Though the trappings and settings change, there is one constant through all the images and videos that flash before him. Human beings. He sees homo sapiens in quantities he did not imagine possible. How could he? Born onto a ship where the population is closely regulated and growth kept to a minimum. Where two parents are allowed two children. Where resources are monitored and meted out to the closet nanogram.

The camera zooms back out to a solitary, spinning Earth, blissfully unaware of its own impending end. Adlai gasps for air. He had been holding his breath the whole time.

“So, child, do you remember Earth?” A different voice, deeper and male, but the cadence is the same. He turns to the chair holding Roan, and sees a man kneeling by her side. Then he sees how still she is. How slack she lies in her chair. She had died during the video. Tears still wet on her cheeks. She died weeping for the Earth she remembered in her dreams. The Earth that, as the ghost of a ghost of a ghost, she had stood on once, long ago. The Earth on which she had lived and loved.

The man stands, regards Adlai with a severe expression. “This Roan,” He begins, with a gentle touch to his mother’s shoulder, “Expressly chose you to be her last Voyager. This was not a coincidence. We recognize your potential and believe you will be of above average service to Motherlode.”

Adlai holds his breath again. Is this what I think-? He doesn’t let himself finish the thought. Please, let it be. Let me be that lucky.

“We believe that you have the potential to be more than just a mere Voyager, working as an industrial worker on a production line, or as a resource aggregator. When your pedagogist hands you your career assignment next week. It will read ‘Crewmember’. You will report directly to the bridge. You will-”

“Get to see the stars?” Adlai cannot help but interrupt in his excitement.

The male Roan, and now sole captain of Motherlode, smiles. “Yes, perhaps you will see the stars.” With that, he extends his hand, and only then does Adlai notice there are tears upon his cheeks, salty glistening stars to match his mother’s. The elder Roan, now passed on.

After a long pause, the Captain asks, noticing Adlai’s note of his tears. “Tell me. Whose death do I mourn now? My own? My mother’s? Is there a difference? Tomorrow I’ll wake and remember her final moments. Their peace and their pain. Tell me… is there a difference?”

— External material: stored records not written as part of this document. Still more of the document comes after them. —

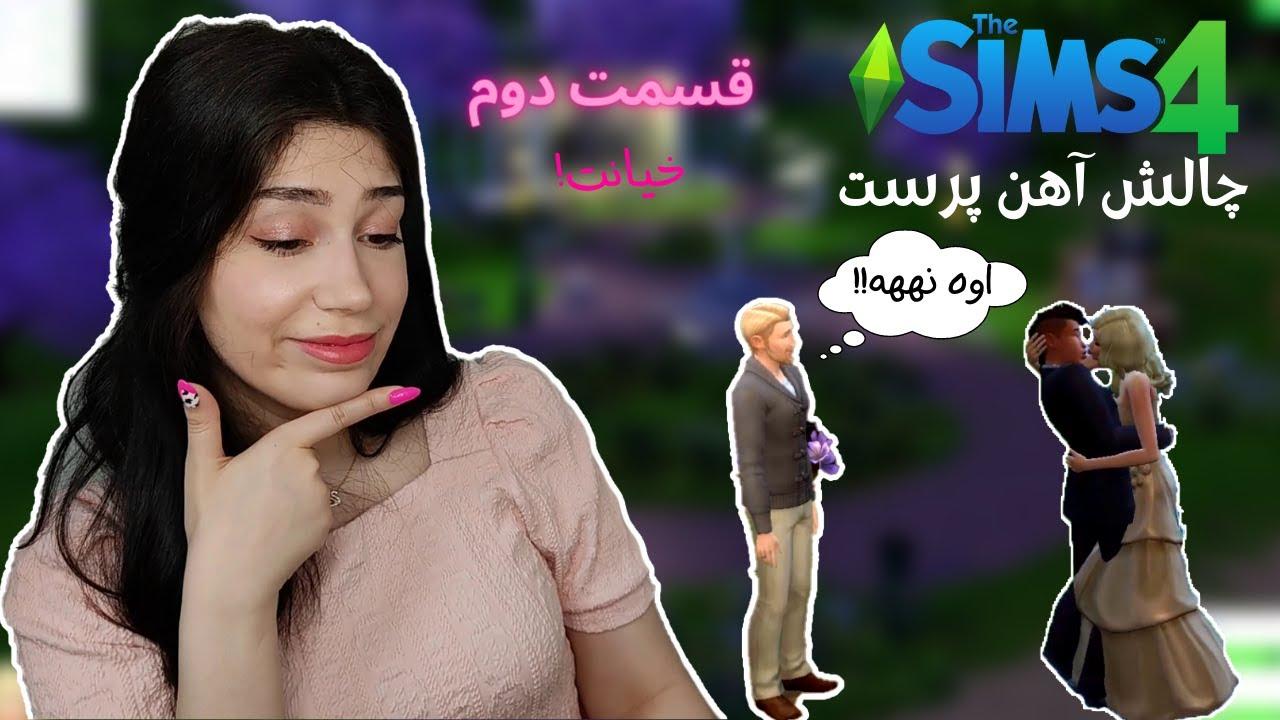 Sims 4  قسمت دوم چالش آهن پرست (این قسمت خیانت!)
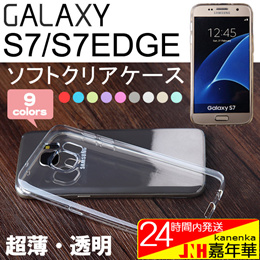 Galaxy S7 Galaxy S7 Edge ケース クリア TPUケース 耐衝撃 TPU カバー 透明 ソフトケース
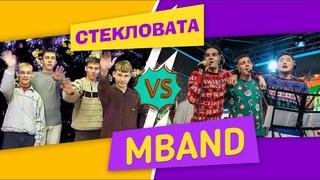 """MBAND - Новый Год (кавер на песню """"Стекловаты"""") LIVE @ Авторадио"""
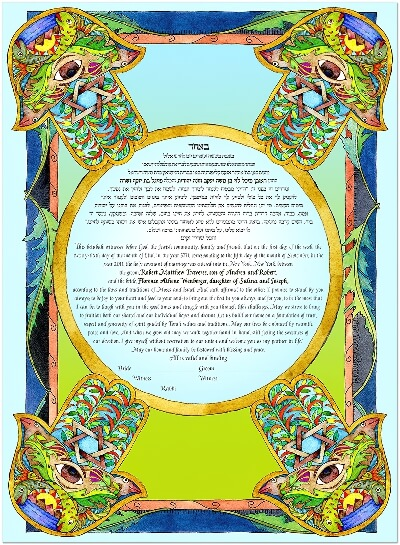 Ketubah by Bonnie Gordon-Lucas,Four Corners Chamsa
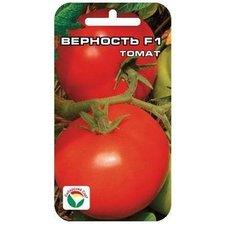 Семена томат Верность F1, 15 сем.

Adlai has no answer for that. And so it is in silence that they walk back into the artifice of Motherlode’s day. For the first time, Adlai sees how arbitrary it is, how false its sun feels on his skin. And he realizes, at least on a cellular level, he does remember Earth.

 

(2000 MD)

            After what seems like an eternity of walking, where the dimming and brightening of Motherlode’s sun—‘night’ and ‘day’—passes in diffident fashion.. Roan pauses. She senses their destination is nigh. The Old Man, now an echo of the leader she had met once in truth, on a planet whose debris had long since left their wake, stops when he notices her hesitation, and she smiles at him. It seems foolish now to deny the truth, to continue to try and ignore what it is she must do.

            “I do,” She says in response to his unasked question, to the question she herself/he himself posed to countless children for nearly a score of centuries.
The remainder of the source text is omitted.